DATASET ->
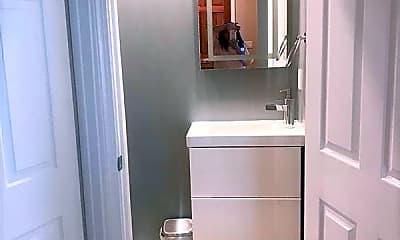 Bathroom, 148 Tremont St, 2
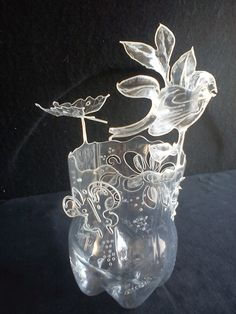 Sustainable Ideas for Making Vases - 25 Examples Plastic Bottle Flowers, Plastic Bottle Crafts, Bottle Cap Crafts, Plastic Art, Recycle Plastic Bottles, Recycled Bottles, Recycled Crafts, Pvc Pipe Crafts, Plastic Design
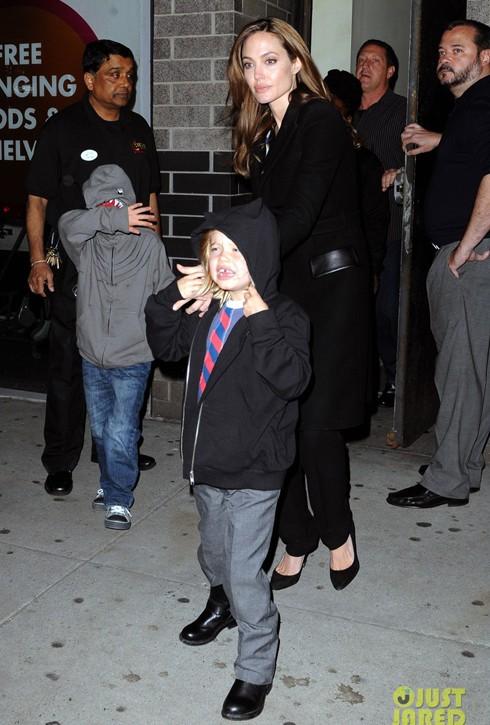 Cuộc sống của những người nổi tiếng đã tạo ra khá nhiều áp lực cho những đứa con nhà Jolie-Pitt.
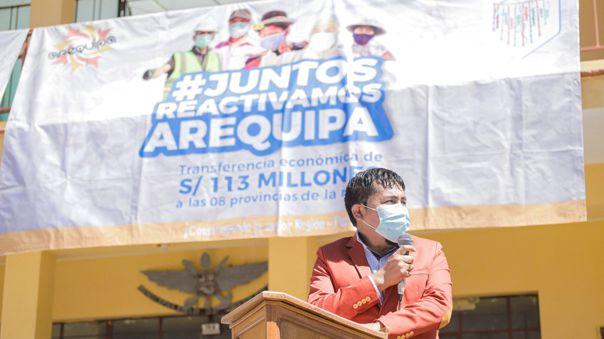 Elmer Cáceres Llica, transfirió 113 millones de soles a municipalidades provinciales y distritales.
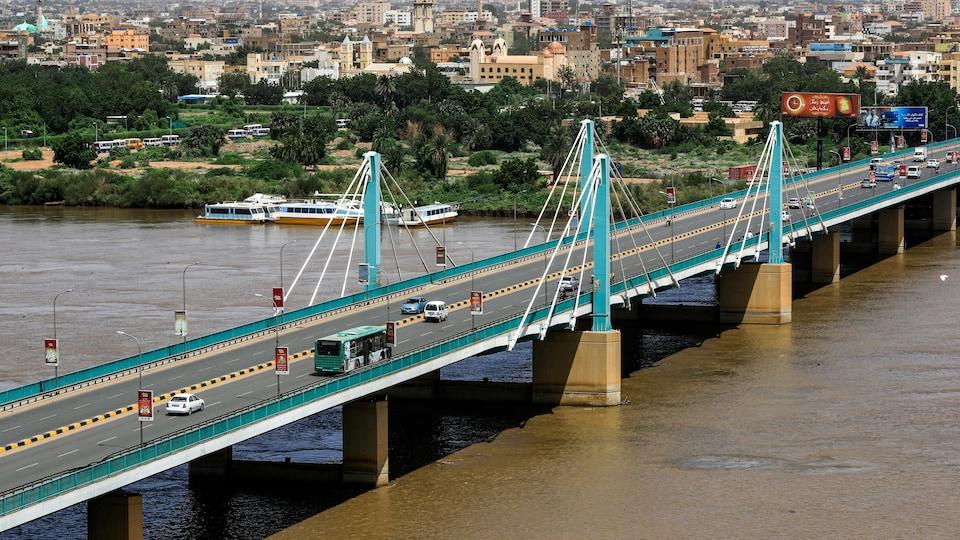 Un pont qui enjambe le Nil à Khartoum, au Soudan.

ASSIGNMENT ->
Return all of the records above exactly as written. Omit each picture.

TASK ANSWER ->
 Bathroom, 148 Tremont St, 2
 Sustainable Ideas for Making Vases - 25 Examples Plastic Bottle Flowers, Plastic Bottle Crafts, Bottle Cap Crafts, Plastic Art, Recycle Plastic Bottles, Recycled Bottles, Recycled Crafts, Pvc Pipe Crafts, Plastic Design
 Cuộc sống của những người nổi tiếng đã tạo ra khá nhiều áp lực cho những đứa con nhà Jolie-Pitt.
 Elmer Cáceres Llica, transfirió 113 millones de soles a municipalidades provinciales y distritales.
 Un pont qui enjambe le Nil à Khartoum, au Soudan.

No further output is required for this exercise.